In last week’s issue we ran a commentary by John Holevoet, director of Government Affairs for the Dairy Business Association (DBA), pooh-poohing headlines such as “Powerful dairy lobby is meeting with government officials to push its pro-dairy agenda.”

It seemed a reasonable commentary. Holevoet declared that the “powerful dairy lobby” in this state is him and an associate – two farm kids turned lawyers.

And, he explained, since dairy generates $43 billion annually in economic activity, more than double tourism’s economic impact, “It is both reasonable and good that such a critical sector of our economy and important part of our communities would command the attention of lawmakers and policymakers.”

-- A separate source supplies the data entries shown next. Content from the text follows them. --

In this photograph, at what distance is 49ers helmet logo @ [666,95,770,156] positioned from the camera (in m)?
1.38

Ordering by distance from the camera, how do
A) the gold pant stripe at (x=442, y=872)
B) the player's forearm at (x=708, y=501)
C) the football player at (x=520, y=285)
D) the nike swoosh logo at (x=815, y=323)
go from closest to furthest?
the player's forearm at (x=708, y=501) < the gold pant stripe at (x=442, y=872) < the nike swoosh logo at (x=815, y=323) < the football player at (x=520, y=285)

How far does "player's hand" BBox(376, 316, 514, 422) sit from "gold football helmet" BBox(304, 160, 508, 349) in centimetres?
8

Less than a week later, we learn through a press release from the Edge Dairy Farmer Cooperative, which Holevoet also represents, that FDA Commissioner Scott Gottlieb plans to crack down on non-dairy products that use the word “milk.”

“An almond doesn’t lactate, I will confess,” Gottlieb said in a news story announcing the crackdown.

Well, neither does a coconut, yet the liquid inside the fruit is called coconut milk, and has been for a very long time. Will the milkweed be banned, since it also does not lactate?

This all sounds very politically correct and European to my ears. In fact, it was just one year ago when the European Court of Justice, which interprets law for the European Union, banned the use of the word milk for non-dairy products, on the basis that consumers could possibly be misled – and not, of course, because the sale of non-dairy milk continues to grow in Europe as much as it does here in the good old U.S. of A.

So why is this being pushed here? We are Americans. Do we really need nosy, possibly socialist, Euro ideas at play here? Is the dairy industry in such an identity crisis that it really needs this name all for itself?

We first heard about this concept last year when Sen. Tammy Baldwin introduced the DAIRY PRIDE Act – which was an acronym for Defending Against Imitations and Replacements of Yogurt, Milk, and Cheese To Promote Regular Intake of Dairy Everyday Act.

It seemed to me then, and it seems to me now, that it was a desperate attempt by a targeted Senator in a state that went red for Trump to play to an audience whose vote she would like to have in November. Her DAIRY PRIDE Act never made it out of the Senate Committee on Health, Education, Labor and Pensions.

You like to think it stalled there because some astute Senators didn’t believe that the average consumer is too stupid to know that cashew or hemp milk does not come from a cow.

To think consumers are that dumb is to show how out of touch with reality the goofs who make our laws really are. But, of course, they don’t really believe that cover story. Who would?

There is no need for this. It seems unAmerican for an industry to hijack a word for its own purposes. We are not idiots. We know the difference between dairy cheese, soy cheese, head cheese and political cheese.